Master Gao: Baby Jasmine Tea Lager (China: Spice/Herb/Vegetable Lager: 5.1% ABV)

Visual: Thick yellow. High carbonation. White head.

Nose: Cake sponge. Mild brown tea. Shortbread.

Body: Honey and vanilla. Bready. Soft tannins. Cake sponge. Brown tea. Nutty.

Finish: Floral. Soft sweet raspberry bits. Vanilla. Nutty. Gentle tea notes and tannins. Dry tea bags. Lemongrass and light pepper.

Conclusion: I have to admit, since I was seeing this pretty much everywhere before I tried it, I was expecting … – for snobbish reason I guess – I was expecting this to be a fairly lacklustre beer. Stupid snob me.

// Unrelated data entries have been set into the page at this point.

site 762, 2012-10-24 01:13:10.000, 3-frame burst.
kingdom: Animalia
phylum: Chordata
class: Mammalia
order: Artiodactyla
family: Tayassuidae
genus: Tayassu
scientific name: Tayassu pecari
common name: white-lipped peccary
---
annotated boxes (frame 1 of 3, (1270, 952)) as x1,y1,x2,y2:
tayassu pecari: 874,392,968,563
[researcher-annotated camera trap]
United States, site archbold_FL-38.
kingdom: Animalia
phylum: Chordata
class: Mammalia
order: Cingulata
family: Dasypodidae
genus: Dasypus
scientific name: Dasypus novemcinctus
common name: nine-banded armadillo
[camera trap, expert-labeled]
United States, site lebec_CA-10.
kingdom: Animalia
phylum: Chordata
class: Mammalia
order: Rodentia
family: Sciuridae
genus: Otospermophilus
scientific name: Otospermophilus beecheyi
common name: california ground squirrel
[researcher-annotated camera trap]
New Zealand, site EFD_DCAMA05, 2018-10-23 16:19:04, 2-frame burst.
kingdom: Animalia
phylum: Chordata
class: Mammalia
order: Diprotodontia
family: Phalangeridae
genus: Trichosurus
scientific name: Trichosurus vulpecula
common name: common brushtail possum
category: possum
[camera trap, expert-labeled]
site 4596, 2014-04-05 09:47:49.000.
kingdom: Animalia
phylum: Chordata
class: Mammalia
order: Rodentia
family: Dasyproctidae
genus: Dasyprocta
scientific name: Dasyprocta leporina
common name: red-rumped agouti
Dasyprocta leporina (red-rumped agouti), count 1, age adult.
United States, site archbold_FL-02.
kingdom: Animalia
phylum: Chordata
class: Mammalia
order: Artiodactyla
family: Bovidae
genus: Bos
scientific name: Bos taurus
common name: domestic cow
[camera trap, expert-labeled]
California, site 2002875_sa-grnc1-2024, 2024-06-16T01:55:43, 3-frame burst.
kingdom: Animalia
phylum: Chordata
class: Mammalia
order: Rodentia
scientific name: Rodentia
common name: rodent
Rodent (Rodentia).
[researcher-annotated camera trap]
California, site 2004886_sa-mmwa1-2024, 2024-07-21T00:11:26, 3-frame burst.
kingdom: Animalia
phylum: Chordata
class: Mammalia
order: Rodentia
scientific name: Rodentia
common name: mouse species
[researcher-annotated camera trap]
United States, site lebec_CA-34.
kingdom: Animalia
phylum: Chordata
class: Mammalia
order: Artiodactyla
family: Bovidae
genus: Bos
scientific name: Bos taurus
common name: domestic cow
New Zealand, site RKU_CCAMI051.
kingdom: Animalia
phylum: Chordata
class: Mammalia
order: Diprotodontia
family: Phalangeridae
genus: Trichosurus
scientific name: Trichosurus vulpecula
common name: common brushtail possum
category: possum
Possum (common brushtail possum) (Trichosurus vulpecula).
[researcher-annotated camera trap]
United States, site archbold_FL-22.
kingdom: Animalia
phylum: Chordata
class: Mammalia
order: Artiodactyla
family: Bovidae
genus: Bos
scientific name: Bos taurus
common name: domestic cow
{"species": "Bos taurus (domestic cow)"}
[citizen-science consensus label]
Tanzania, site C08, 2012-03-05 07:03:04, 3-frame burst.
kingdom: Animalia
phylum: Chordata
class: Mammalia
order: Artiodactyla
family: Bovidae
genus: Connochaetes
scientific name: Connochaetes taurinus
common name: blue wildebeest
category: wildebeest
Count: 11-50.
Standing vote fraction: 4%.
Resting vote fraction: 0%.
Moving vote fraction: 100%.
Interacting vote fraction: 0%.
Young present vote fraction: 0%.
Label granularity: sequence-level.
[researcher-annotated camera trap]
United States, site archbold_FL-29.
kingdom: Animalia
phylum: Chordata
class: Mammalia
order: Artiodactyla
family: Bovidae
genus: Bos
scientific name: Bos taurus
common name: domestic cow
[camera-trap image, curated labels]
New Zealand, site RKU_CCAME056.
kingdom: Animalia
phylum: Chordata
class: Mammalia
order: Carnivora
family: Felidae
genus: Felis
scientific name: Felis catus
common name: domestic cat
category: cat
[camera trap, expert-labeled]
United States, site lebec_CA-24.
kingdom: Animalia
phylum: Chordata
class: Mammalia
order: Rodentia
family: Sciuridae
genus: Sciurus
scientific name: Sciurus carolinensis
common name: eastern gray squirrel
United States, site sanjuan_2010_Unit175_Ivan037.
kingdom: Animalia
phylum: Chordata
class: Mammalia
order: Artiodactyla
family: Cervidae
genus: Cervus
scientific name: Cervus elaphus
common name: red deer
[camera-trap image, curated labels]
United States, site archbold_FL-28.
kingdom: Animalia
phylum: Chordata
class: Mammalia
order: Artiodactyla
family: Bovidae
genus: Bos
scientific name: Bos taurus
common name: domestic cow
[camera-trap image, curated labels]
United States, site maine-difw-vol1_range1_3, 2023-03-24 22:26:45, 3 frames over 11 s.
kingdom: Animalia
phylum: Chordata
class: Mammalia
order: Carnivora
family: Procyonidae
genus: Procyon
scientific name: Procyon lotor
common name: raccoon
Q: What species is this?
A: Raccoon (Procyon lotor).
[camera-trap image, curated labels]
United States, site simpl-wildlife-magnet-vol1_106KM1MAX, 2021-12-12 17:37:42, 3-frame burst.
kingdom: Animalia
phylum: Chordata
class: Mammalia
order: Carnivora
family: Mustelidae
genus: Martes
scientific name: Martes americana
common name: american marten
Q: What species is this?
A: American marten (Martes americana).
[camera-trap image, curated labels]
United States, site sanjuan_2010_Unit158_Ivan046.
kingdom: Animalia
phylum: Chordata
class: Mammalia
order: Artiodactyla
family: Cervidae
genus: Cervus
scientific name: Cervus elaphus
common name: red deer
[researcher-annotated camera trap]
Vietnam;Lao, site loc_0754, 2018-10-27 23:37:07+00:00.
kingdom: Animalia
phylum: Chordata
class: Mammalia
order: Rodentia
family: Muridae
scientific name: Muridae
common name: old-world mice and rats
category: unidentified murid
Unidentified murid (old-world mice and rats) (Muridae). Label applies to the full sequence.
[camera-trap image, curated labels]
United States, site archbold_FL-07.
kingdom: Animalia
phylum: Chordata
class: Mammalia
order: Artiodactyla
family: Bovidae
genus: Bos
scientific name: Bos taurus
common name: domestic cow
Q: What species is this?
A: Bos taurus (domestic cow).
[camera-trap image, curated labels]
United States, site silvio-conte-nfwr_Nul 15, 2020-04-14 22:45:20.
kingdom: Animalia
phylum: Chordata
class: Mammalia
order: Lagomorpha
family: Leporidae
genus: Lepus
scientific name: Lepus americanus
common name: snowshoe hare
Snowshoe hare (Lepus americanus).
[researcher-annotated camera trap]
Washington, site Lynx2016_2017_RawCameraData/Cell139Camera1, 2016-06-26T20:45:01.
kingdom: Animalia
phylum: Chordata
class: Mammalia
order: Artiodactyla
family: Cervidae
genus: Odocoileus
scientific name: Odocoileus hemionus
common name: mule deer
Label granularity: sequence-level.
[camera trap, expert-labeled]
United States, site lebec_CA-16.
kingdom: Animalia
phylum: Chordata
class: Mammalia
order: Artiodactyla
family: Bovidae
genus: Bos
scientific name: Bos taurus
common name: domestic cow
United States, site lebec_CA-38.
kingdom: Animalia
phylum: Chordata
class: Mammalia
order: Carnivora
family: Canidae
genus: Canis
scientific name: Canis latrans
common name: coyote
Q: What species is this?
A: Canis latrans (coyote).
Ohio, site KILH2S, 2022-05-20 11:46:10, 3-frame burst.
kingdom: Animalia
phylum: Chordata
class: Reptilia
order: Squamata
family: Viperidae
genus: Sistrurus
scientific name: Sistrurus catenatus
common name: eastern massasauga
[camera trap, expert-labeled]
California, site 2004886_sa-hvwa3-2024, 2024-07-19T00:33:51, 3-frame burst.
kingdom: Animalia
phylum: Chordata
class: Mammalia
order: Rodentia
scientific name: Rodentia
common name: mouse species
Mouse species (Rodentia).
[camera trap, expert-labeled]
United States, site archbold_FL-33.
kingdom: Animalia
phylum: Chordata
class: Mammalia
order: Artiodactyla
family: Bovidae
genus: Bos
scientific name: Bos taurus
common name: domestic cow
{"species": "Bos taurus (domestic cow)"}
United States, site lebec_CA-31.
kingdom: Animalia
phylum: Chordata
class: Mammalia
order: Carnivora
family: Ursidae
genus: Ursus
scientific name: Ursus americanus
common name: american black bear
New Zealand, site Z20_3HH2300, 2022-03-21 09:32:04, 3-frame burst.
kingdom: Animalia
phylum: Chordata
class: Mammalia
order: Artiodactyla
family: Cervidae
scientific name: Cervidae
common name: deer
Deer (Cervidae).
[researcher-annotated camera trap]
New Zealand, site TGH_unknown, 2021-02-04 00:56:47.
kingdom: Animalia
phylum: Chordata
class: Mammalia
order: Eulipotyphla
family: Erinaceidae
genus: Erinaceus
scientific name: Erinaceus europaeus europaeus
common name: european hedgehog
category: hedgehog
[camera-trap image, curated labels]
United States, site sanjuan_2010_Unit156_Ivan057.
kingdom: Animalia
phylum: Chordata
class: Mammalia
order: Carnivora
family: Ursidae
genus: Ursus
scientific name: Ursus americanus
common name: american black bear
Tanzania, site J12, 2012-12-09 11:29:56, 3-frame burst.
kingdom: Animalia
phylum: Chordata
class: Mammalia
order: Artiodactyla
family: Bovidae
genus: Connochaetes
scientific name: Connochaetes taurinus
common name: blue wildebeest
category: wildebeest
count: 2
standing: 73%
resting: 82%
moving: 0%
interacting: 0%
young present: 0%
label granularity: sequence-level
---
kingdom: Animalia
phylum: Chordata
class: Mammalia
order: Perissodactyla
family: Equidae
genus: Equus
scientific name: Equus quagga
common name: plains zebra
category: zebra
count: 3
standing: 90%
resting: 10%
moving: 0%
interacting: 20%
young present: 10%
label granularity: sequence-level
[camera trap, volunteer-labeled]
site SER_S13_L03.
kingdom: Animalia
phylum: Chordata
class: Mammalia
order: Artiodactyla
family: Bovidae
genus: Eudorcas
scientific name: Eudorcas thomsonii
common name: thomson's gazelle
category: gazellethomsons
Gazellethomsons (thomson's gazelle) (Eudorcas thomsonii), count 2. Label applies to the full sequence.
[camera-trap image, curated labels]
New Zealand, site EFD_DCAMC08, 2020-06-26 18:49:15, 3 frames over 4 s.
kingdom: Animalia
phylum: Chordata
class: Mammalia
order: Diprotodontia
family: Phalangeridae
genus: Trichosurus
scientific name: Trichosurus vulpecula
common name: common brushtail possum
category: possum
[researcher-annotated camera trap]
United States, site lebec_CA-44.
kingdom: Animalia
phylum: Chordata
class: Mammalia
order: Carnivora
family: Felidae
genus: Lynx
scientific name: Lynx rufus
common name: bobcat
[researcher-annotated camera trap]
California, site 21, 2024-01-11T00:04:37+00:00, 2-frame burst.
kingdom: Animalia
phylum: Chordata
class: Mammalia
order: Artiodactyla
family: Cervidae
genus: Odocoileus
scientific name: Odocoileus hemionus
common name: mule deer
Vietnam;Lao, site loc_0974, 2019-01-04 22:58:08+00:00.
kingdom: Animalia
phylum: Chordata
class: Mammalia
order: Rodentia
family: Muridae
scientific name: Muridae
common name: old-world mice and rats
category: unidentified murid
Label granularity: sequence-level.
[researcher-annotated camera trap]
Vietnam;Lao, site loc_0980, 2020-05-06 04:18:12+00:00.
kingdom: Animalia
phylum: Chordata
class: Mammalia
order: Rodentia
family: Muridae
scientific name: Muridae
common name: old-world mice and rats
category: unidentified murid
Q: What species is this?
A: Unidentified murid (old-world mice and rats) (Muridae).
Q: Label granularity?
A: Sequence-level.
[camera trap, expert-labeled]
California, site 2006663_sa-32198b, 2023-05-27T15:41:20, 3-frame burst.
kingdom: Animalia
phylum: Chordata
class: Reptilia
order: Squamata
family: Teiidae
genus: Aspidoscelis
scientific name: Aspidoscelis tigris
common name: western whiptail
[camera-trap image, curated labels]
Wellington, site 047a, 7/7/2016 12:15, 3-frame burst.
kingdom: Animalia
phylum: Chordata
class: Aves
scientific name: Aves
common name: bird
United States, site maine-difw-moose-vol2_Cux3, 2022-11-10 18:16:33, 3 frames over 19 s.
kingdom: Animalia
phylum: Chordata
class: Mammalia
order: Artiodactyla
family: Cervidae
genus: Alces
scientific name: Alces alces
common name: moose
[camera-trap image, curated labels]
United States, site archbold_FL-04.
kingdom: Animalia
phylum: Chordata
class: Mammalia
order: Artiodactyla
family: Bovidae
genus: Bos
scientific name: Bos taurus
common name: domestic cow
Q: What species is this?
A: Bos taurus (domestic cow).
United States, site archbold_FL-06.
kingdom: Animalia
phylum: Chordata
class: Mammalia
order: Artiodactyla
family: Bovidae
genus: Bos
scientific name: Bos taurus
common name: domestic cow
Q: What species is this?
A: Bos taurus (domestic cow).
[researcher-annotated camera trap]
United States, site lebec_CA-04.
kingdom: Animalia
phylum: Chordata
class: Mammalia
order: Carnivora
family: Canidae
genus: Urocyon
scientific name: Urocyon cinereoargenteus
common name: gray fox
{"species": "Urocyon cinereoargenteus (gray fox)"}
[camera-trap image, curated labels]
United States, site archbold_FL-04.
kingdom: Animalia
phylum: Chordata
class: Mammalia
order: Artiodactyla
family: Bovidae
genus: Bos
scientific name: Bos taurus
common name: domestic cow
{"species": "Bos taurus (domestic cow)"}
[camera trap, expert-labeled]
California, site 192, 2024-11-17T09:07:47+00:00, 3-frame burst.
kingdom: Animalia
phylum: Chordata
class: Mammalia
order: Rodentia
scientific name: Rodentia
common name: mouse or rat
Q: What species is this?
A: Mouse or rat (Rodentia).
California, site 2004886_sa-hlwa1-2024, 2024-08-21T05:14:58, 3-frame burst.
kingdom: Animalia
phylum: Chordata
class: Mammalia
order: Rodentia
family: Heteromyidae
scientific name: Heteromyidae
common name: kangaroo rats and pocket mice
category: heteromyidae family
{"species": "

This is a fairly solid lager – well, let me go into that a bit more as I may be misleading slightly. At its base it is a sweet honey and vanilla thing – good thickness of mouthfeel but by itself it would be a bit simple and a tad sickly over time. Hence why I guess I shouldn’t say it is a solid lager – as a lager alone it is a bit of a let down. So, why was a surprised by this? Well the base is solid in thickness, kind of cake sponge like, and it makes a good base that the beer uses well in playing with the extra ingredient – the tea!

With this ingredient it is lightly floral, with dry brown tea notes and plenty of tannins – bringing a dry, nutty character to the sweet base, and a slight peppery spark to the finish. Together the ok lager base, and the tea influence become a satisfying beer – the slight sweetness of the base meaning that the drier tea notes don’t seem harsh. While most of the complexity comes from the tea it doesn’t push the element so hard it become overbearing – the thick sweet lager base shows through to make it evident this is still a beer.

So a lager that would have been weak without the extra element, but has become a remarkably solid drink with it – gaining just enough complexity to be worth a try.

Background: This was tried in Xi’an – I’d been hunting for a craft beer brewpub and failed to find it, so settled down in a more standard bar near the hotel. I’d seen this Tea Lager in a few 7-11s around Beijing, so decided to give it a try as one of the more common craft beers of the area. The photo came out way too dark, so I’ve done a bit of work in GIMP to make it more visible. Hope it looks ok.